A high-protein Indian diet does not require imported powders or expensive foods. It only requires better choices from the foods we already have.

Powerful daily protein sources include:
⦁ Pulses & Legumes
⦁ Dals (Toor dal, moong dal, urad dal, masoor, rajma, chole, black chana)
⦁ Milk
⦁ Eggs
⦁ One egg = 6 grams of protein

Lean meats & fish

⦁ Chicken (skinless breast)- 27–32g Protein
⦁ Chicken (thigh/drumstick — cooked)- 24–25g Protein
⦁ Fish (common lean varieties) – 20–25g Protein
⦁ Prawns/shrimp (cooked) – 15–24 g (varies by species and cooking)
⦁ Mutton / Lamb (lean cuts)- 25–30 g (depending on cut and cooking)

Across Indian kitchens, dosa batter, khichdi, thepla, parathas, pulao, and even idlis can be upgraded with more like dal, paneer, curd or eggs.

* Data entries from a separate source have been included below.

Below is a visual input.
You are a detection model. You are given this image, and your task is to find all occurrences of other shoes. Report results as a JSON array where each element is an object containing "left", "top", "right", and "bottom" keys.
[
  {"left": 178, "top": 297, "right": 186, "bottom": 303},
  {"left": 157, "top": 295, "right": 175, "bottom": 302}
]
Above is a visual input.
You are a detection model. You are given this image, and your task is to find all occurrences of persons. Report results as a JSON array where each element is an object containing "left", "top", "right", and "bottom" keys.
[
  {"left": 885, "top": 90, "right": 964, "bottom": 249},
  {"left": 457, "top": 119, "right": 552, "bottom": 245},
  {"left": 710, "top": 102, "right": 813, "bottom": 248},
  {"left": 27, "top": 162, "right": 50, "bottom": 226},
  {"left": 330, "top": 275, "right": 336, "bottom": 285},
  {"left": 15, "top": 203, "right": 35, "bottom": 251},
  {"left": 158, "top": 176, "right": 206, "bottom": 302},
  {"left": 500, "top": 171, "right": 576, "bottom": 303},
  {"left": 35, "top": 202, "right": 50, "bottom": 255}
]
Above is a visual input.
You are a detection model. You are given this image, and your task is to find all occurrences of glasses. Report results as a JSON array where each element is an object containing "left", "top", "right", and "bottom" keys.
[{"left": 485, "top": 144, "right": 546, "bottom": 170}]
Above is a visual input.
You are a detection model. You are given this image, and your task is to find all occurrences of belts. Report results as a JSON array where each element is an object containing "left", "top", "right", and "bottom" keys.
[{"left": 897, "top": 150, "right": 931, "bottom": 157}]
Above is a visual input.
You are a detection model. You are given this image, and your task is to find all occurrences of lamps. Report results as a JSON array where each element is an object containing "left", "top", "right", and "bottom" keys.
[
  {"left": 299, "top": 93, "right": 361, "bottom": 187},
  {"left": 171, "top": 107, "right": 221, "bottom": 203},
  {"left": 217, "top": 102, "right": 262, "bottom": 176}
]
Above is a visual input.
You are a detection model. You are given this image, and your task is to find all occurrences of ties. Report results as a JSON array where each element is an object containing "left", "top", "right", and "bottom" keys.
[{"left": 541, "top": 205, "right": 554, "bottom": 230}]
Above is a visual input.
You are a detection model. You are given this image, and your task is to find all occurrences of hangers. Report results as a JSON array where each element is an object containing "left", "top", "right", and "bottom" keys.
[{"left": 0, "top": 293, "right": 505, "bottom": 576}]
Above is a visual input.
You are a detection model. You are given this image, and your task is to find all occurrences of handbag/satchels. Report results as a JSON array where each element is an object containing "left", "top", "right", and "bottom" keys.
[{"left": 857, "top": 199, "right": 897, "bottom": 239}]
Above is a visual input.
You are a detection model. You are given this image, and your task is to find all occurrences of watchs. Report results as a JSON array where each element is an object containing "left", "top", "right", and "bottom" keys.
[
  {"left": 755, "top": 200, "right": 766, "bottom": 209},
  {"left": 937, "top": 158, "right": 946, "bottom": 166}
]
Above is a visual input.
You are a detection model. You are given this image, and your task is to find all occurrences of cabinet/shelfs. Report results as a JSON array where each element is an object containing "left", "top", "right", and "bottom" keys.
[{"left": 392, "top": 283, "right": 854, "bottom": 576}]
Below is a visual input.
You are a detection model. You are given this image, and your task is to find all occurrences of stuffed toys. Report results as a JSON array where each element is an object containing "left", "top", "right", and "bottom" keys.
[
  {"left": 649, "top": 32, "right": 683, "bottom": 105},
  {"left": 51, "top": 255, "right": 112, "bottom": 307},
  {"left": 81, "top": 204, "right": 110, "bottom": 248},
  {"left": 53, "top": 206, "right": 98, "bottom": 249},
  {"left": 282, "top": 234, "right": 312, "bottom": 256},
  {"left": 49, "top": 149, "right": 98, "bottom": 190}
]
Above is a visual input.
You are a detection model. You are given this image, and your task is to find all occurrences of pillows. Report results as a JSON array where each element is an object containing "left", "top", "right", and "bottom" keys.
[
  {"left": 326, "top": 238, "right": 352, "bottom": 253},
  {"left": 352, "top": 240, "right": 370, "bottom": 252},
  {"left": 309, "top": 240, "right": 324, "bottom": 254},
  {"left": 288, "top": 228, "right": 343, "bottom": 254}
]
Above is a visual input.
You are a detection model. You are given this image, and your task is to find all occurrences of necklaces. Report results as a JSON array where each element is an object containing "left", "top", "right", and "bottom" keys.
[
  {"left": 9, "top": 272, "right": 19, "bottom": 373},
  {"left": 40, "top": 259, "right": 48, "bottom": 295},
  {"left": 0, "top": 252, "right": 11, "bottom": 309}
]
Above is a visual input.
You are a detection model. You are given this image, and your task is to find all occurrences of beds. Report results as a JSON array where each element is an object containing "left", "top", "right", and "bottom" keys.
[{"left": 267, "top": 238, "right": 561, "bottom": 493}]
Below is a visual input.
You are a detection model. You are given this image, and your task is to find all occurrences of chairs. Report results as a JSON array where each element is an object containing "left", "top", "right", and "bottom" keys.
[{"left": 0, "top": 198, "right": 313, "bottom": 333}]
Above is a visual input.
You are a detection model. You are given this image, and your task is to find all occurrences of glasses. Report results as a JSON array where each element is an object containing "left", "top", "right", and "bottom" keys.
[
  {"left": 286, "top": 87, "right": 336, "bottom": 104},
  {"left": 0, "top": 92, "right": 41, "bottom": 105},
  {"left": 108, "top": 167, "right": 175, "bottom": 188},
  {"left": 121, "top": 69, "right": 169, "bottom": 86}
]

Simple Ways to Increase Protein Without Changing the Cuisine

It isn’t recipes that families need; it’s add-ons and swaps:

⦁ Add one bowl of dal each day
⦁ Use curd with meals for cooling protein and probiotics
⦁ Include an Omelette or boiled eggs for breakfast
⦁ Add paneer or tofu to curries, pulao, wraps, or salads
⦁ Keep nuts and roasted chana as evening snacks
⦁ Replace one wheat roti with a daal-based chilla or a besan roti
⦁ Use sprouts in salads and poha.

A protein-first plate stabilises blood sugar, creates fullness, and reduces unnecessary snacking. The body is nourished, and cravings fall.

This is particularly important in the following cases:
⦁ Diabetes and prediabetes
⦁ PCOS
⦁ Thyroid problems
⦁ Fatty liver
⦁ Weight gain
⦁ Children and athletes

Indian nutrition doesn’t need new fads — it needs balance. Carbohydrates are not the problem; the wrong proportions are. The healthiest Indian meals follow a simple order: protein first, vegetables next, and smart carbs last. When families eat this way, they see better energy, mood, and metabolic health. The best part is that nothing needs to change dramatically — it can all be cooked at home, with the same ingredients, just in better proportions.